▶ **What the exercise asks**
Below are entries; count the lines among them that contain the word "with", and give only the count.

▶ **Data supplied**
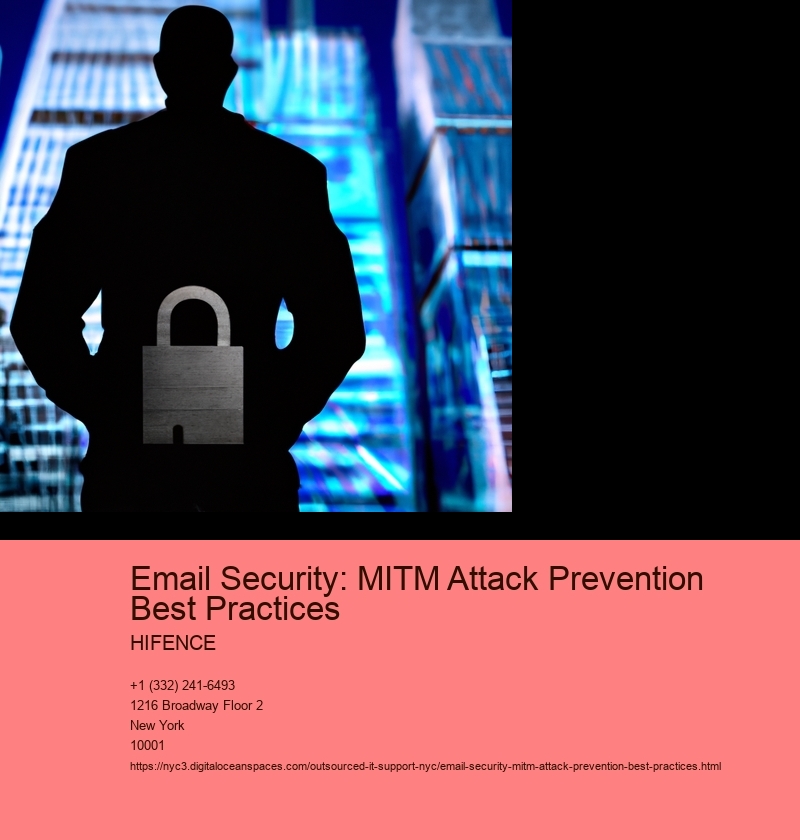 Email Security: MITM Attack Prevention Best Practices

HIFENCE

+1 (332) 241-6493
1216 Broadway Floor 2
New York
10001
https://nyc3.digitaloceanspaces.com/outsourced-it-support-nyc/email-security-mitm-attack-prevention-best-practices.html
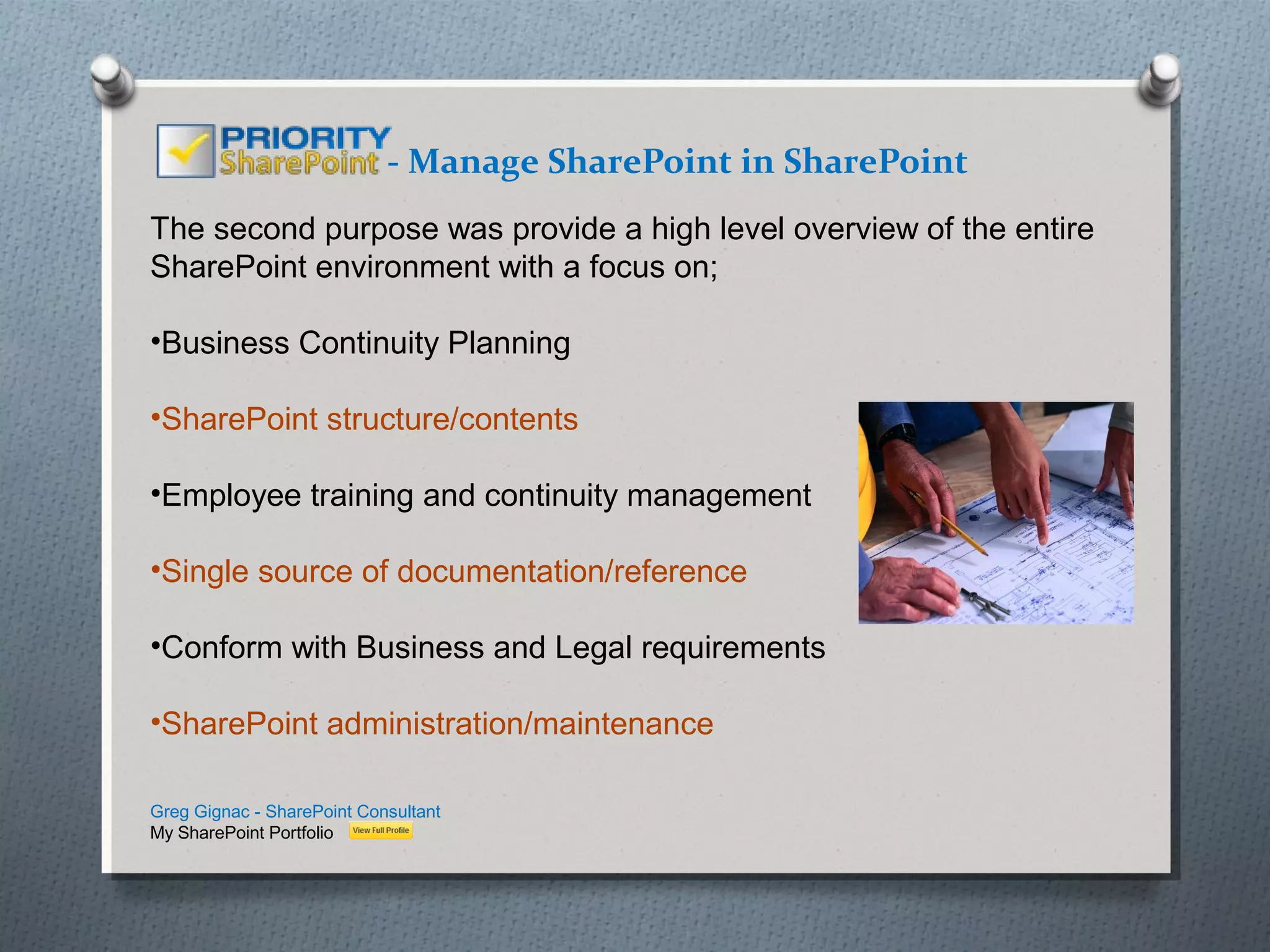 PRIORITY SharePoint - Manage SharePoint in SharePoint

The second purpose was provide a high level overview of the entire SharePoint environment with a focus on;

•Business Continuity Planning

•SharePoint structure/contents

•Employee training and continuity management

•Single source of documentation/reference

•Conform with Business and Legal requirements

•SharePoint administration/maintenance

Greg Gignac - SharePoint Consultant
My SharePoint Portfolio View Full Profile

▶ **Result of this task**
2